» **Sayfa metni**:
• • • •

CHP tarım politikası kimden yana?

“İKİ arkadaş sinemaya gitmişler. Sahnede bir kovboy filmi var. İki kovboy atlarını hızla sürüyorlar. Ancak yönleri bir kanyona doğru. Karşı yaka çok da uzak değil. Arkadaşlardan biri “atlayabilecekler” diyor. Öbürü ise “atlayamazlar” diyor. Ancak her iki kovboyda aşağı düşüyorlar. “Atlayamazlar” diyen “Sana biraz haksızlık ettim. Ben bu filmi daha önce seyretmiştim” diyor. Diğeri ise “Ben de filmi daha önce seyretmiştim. Bu defa öğrenmişlerdir diye düşündüm” diyor.

CHP’nin de yıllardır girdiği seçimlerde en çok öne çıkan tarım vaadi tarımda kullanılan mazotun vergisini almamak suretiyle ucuzlatılması olmaktadır. Fıkra biraz ağır kaçmış olabilir ama bu önerilerin kırsal kesimi bugüne kadar etkilediği görülmemiştir. Şüphesiz oy verme davranışında ekonomik etkilerin dışında da birçok faktörün etkili olduğu biliniyor. Ancak acaba CHP çiftçilerin ne hissettiklerini yeterince anlayıp, AKP’den farklı tarım politikaları önerebiliyor mu?

Türkiye’deki çiftçilerin tamamının net olarak algıladığı sorun ürün fiyatlarının yeterince artmadığı, hatta düştüğü; buna karşılık tarım ilaçları, kimyasal gübreler, yem, mazot vb. tarımsal girdilerin fiyatlarının çok hızlı artış gösterdiğidir. Çiftçiler sorunu çok net bir şeklide algılamışlardır. Ancak bunun bir çözümü olacağı konusunda ümitleri yoktur. CHP’nin bu konudaki son seçim vaadi tarımsal desteklerin Gayri Safi Yurt İçi Hasılanın yüzde 2’sine çıkarılıp, tarımsal girdilerin vergilerinin düşürülmesidir. CHP tarımsal desteklerin bir yıl, AKP ise üç yıl önceden açıklanacağını ilan ettiler. Ancak, Muharrem İnce ve CHP tarafından daha çok vurgu yapılan ve akıllarda kalan vaat hemen hemen sadece mazot fiyatının düşürülmesidir.

Tarımsal desteklerin şekli üzerinde partiler arasında pek bir farklılık yoktur. Şu anda uygulanan tarımsal destekler ürün fiyatına hiçbir etki yapmayan, genellikle kilo başına bazen de dekar başına ödenen düşük düzeyde ödemeler şeklinde olmaktadır. Çiftçinin eline geçen fiyatlar ise güçlü şirketlerce belirlenmektedir. Bunların bazıları tütün, fındık gibi ürünlerde olduğu gibi yabancı şirketlerdir. Çiftçi bu desteklerden yararlanamamaktadır. CHP’nin çiftçi eline geçen fiyatlar konusunda alternatif bir önerisi yoktur. Daha çok bu desteklerin artırılacağı mesajını vermektedir. Bu desteklerin bu şekliyle arttırılması halinde çiftçilerin bir yarar sağlayacağı çok şüphelidir. Zaten şu anda bile çiftçilerin bir kısmı bu destekleri alamamaktadır.

• • • •

» **Verilen liste**:
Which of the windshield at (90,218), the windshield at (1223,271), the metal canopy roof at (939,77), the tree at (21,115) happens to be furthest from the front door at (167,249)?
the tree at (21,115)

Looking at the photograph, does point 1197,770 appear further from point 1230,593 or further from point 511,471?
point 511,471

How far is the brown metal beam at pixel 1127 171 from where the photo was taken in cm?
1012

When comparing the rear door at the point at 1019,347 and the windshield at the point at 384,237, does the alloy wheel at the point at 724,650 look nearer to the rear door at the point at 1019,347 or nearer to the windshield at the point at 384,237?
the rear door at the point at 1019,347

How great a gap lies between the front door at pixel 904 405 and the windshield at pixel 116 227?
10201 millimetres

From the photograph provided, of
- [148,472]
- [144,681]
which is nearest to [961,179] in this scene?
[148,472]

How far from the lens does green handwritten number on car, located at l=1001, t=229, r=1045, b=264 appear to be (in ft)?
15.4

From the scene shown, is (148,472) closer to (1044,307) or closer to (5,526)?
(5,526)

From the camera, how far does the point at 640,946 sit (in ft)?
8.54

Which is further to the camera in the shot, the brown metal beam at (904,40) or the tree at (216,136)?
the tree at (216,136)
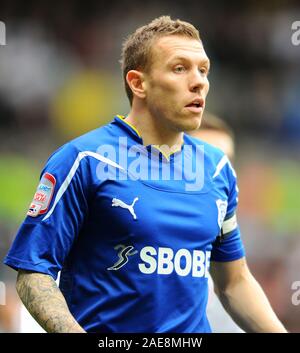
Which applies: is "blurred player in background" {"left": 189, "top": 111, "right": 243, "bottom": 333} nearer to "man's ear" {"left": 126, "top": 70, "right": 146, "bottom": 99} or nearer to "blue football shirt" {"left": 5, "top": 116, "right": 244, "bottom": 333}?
"man's ear" {"left": 126, "top": 70, "right": 146, "bottom": 99}

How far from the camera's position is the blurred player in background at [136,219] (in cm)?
333

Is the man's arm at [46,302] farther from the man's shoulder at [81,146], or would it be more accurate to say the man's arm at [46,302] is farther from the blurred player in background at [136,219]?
the man's shoulder at [81,146]

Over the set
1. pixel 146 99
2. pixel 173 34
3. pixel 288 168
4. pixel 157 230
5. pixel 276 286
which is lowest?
pixel 276 286

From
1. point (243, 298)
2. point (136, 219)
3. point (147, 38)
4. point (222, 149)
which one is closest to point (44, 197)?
point (136, 219)

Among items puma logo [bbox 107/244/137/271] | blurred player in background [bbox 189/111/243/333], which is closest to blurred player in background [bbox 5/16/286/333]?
puma logo [bbox 107/244/137/271]

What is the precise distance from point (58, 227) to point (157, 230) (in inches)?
15.8

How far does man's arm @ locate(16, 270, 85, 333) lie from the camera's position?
3.11 meters

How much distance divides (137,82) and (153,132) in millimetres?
234

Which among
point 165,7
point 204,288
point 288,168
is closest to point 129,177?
point 204,288

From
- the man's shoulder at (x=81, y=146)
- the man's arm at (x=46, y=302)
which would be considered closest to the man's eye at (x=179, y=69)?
the man's shoulder at (x=81, y=146)

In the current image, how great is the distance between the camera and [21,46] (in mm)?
10289

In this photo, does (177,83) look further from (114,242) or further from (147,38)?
(114,242)

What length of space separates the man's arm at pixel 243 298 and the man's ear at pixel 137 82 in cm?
86
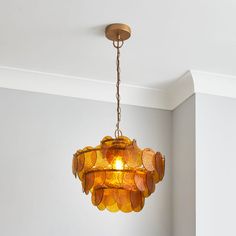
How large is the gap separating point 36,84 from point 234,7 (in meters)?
1.34

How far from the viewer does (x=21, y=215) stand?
304 cm

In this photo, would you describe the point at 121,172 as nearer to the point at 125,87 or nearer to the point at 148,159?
the point at 148,159

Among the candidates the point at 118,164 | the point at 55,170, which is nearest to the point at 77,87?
the point at 55,170

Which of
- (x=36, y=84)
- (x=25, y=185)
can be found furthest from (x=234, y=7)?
(x=25, y=185)

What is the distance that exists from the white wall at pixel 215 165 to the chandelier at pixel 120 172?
856mm

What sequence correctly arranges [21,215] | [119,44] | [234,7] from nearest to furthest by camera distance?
[234,7] < [119,44] < [21,215]

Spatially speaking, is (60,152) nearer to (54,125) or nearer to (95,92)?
(54,125)

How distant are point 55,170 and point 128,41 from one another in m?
0.91

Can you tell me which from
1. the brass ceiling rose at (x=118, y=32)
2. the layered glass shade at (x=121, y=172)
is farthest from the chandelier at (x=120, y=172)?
the brass ceiling rose at (x=118, y=32)

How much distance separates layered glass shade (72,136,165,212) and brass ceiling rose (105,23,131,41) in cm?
62

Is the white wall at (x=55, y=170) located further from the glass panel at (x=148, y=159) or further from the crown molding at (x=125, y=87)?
the glass panel at (x=148, y=159)

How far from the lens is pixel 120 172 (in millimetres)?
2180

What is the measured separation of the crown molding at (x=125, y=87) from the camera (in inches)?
124

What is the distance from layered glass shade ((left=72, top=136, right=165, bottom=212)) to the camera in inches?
A: 85.5
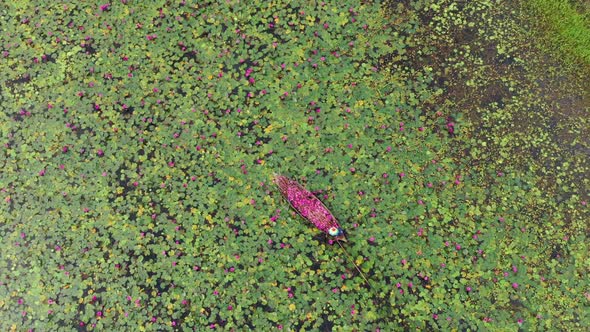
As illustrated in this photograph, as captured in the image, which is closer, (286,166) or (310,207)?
(310,207)

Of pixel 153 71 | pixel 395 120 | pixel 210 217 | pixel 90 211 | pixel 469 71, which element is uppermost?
pixel 469 71

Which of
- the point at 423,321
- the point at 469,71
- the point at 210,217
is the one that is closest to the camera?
the point at 423,321

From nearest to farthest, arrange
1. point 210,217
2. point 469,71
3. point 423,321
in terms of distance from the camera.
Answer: point 423,321
point 210,217
point 469,71

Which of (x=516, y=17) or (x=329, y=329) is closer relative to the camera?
(x=329, y=329)

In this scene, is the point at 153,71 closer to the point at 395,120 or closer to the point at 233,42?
the point at 233,42

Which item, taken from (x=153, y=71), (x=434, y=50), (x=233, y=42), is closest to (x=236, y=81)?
(x=233, y=42)

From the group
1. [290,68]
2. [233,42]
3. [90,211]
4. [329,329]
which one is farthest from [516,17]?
[90,211]

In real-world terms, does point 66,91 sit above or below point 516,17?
below
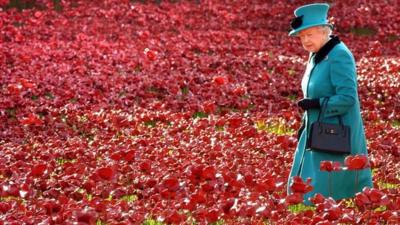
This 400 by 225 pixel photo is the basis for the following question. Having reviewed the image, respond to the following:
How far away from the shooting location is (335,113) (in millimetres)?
6809

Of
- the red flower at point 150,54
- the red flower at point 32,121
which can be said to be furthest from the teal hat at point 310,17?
the red flower at point 150,54

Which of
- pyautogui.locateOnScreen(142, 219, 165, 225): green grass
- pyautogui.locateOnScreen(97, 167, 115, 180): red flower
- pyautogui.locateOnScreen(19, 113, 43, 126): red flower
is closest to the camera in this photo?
pyautogui.locateOnScreen(142, 219, 165, 225): green grass

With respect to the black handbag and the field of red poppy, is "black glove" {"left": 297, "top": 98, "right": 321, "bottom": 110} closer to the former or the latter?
the black handbag

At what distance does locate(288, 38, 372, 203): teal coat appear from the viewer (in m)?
6.77

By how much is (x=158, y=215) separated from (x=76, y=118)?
17.7 ft

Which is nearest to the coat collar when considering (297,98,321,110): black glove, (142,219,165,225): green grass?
(297,98,321,110): black glove

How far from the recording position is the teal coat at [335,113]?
6766mm

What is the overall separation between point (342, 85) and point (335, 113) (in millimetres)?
233

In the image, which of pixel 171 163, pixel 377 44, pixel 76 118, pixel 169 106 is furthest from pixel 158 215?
pixel 377 44

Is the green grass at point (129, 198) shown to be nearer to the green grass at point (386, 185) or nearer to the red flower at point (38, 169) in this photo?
the red flower at point (38, 169)

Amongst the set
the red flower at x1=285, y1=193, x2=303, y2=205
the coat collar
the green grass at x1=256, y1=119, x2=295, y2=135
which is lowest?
the green grass at x1=256, y1=119, x2=295, y2=135

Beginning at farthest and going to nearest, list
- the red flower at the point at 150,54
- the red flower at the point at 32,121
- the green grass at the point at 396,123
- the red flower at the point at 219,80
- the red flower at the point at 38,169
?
the red flower at the point at 150,54
the red flower at the point at 219,80
the green grass at the point at 396,123
the red flower at the point at 32,121
the red flower at the point at 38,169

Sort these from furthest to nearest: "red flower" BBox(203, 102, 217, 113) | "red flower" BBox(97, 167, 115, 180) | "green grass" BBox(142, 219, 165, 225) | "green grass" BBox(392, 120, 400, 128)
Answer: "red flower" BBox(203, 102, 217, 113) < "green grass" BBox(392, 120, 400, 128) < "red flower" BBox(97, 167, 115, 180) < "green grass" BBox(142, 219, 165, 225)

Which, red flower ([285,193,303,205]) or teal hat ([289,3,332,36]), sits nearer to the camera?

• • • •

» **Talimatınız**:
CHP'nin tarım politikası üzerine yazıdan "Türkiye’deki çiftçilerin tamamının" sözlerinden başlayıp "mazot fiyatının düşürülmesidir." sözleri de dahil olmak üzere o kısmı olduğu gibi alıntılayın. Liste bu işte hiçbir rol oynamaz.

» **Yazılı çözüm**:
Türkiye’deki çiftçilerin tamamının net olarak algıladığı sorun ürün fiyatlarının yeterince artmadığı, hatta düştüğü; buna karşılık tarım ilaçları, kimyasal gübreler, yem, mazot vb. tarımsal girdilerin fiyatlarının çok hızlı artış gösterdiğidir. Çiftçiler sorunu çok net bir şeklide algılamışlardır. Ancak bunun bir çözümü olacağı konusunda ümitleri yoktur. CHP’nin bu konudaki son seçim vaadi tarımsal desteklerin Gayri Safi Yurt İçi Hasılanın yüzde 2’sine çıkarılıp, tarımsal girdilerin vergilerinin düşürülmesidir. CHP tarımsal desteklerin bir yıl, AKP ise üç yıl önceden açıklanacağını ilan ettiler. Ancak, Muharrem İnce ve CHP tarafından daha çok vurgu yapılan ve akıllarda kalan vaat hemen hemen sadece mazot fiyatının düşürülmesidir.